### Excerpt
>>

Legacy Import

Purpose

The legacy importer is the first non-runtime validation step for the PostgreSQL migration. It allows the schema to be exercised against real job data without changing the live server workflow.

Tool

  • tools/import_legacy_jobs.py

Current import scope

The importer reads the legacy job layout and loads it into PostgreSQL:

  • job_record.json

  • rounds/*/manifest.json

  • rounds/*/review.json

  • recording *.meta.json

  • image *.meta.json

  • final.json

  • final_correction.json

  • artifact paths for uploaded media and generated outputs

What this phase is for

This phase is not yet the runtime migration. It is for:

  • validating the schema against real jobs

  • discovering missing columns or weak table boundaries

  • testing import logic for jobs, rounds, finals, and artifact indexing

  • building confidence before replacing any file-backed runtime metadata path

Initial success conditions

The first phase is successful when all of the following are true:

  1. Schema bootstrap works - PostgreSQL tables can be created from the current SQLAlchemy models.

  2. Real jobs import cleanly - legacy jobs under the legacy storage root import without fatal errors.

<<

### Provided data
>>

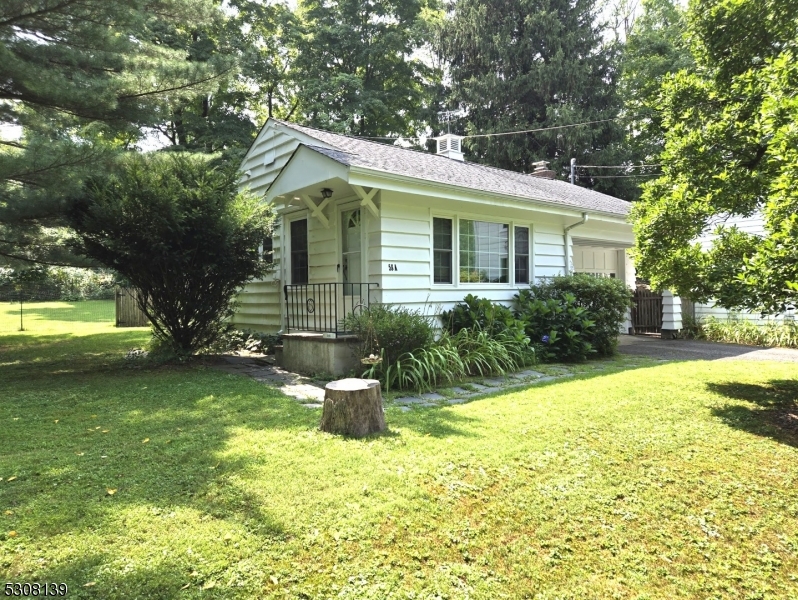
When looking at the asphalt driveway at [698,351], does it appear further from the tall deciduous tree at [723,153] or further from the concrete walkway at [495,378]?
the tall deciduous tree at [723,153]

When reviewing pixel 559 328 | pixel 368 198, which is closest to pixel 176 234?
pixel 368 198

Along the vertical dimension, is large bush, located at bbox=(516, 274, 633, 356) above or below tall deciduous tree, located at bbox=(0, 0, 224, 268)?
below

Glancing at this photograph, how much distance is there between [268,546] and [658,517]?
2.37 metres

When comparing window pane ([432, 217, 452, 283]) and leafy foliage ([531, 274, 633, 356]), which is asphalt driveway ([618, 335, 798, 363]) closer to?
leafy foliage ([531, 274, 633, 356])

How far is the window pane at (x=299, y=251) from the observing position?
29.0 feet

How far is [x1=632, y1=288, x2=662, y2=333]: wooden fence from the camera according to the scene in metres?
12.8

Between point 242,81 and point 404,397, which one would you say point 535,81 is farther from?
point 404,397

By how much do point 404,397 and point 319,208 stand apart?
402cm

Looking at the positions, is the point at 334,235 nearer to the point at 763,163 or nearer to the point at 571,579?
the point at 763,163

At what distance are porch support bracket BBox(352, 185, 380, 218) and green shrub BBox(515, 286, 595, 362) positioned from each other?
3.29 meters

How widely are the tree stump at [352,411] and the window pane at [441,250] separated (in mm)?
3876

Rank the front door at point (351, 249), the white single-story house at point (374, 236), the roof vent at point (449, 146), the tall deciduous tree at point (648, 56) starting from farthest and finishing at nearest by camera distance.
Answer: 1. the tall deciduous tree at point (648, 56)
2. the roof vent at point (449, 146)
3. the front door at point (351, 249)
4. the white single-story house at point (374, 236)

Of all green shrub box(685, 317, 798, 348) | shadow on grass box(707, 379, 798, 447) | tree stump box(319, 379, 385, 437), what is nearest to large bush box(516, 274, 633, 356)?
shadow on grass box(707, 379, 798, 447)

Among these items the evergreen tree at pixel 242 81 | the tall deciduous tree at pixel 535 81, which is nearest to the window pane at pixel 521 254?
the evergreen tree at pixel 242 81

<<

### Challenges
(1) Answer these from the Legacy Import page:
(a) What is the file path of the importer tool?
(b) Besides manifest.json, which JSON file does the importer read from each rounds folder?
(c) Under the first success condition, what are the PostgreSQL tables created from?
(2) Transcribe the part of the Legacy Import page between "1. Schema bootstrap" and "without fatal errors.", inclusive.
(3) Pick up the Legacy Import page where it stops and keep writing it.
You won't need the data for any of this.

### Results for each task
(1)
(a) tools/import_legacy_jobs.py
(b) review.json
(c) The current SQLAlchemy models

(2)
1. Schema bootstrap works - PostgreSQL tables can be created from the current SQLAlchemy models.

  2. Real jobs import cleanly - legacy jobs under the legacy storage root import without fatal errors.

(3)
  3. Imported counts match filesystem reality - job count in PostgreSQL matches imported job directories - round count matches rounds/* directories - recording/image counts match section metadata files - final/correction counts match the archived files on disk

  4. Archived snapshots are queryable

    • final.json and final_correction.json land in the database as retained snapshots.

  5. Artifact indexing is usable

    • uploaded audio, transcript text, uploaded images, report images, PDFs, DOCX, and GeoJSON are represented as artifact path records.

  6. No runtime behavior changes

    • the live server runtime remains independent from the importer while the import path is being developed and validated.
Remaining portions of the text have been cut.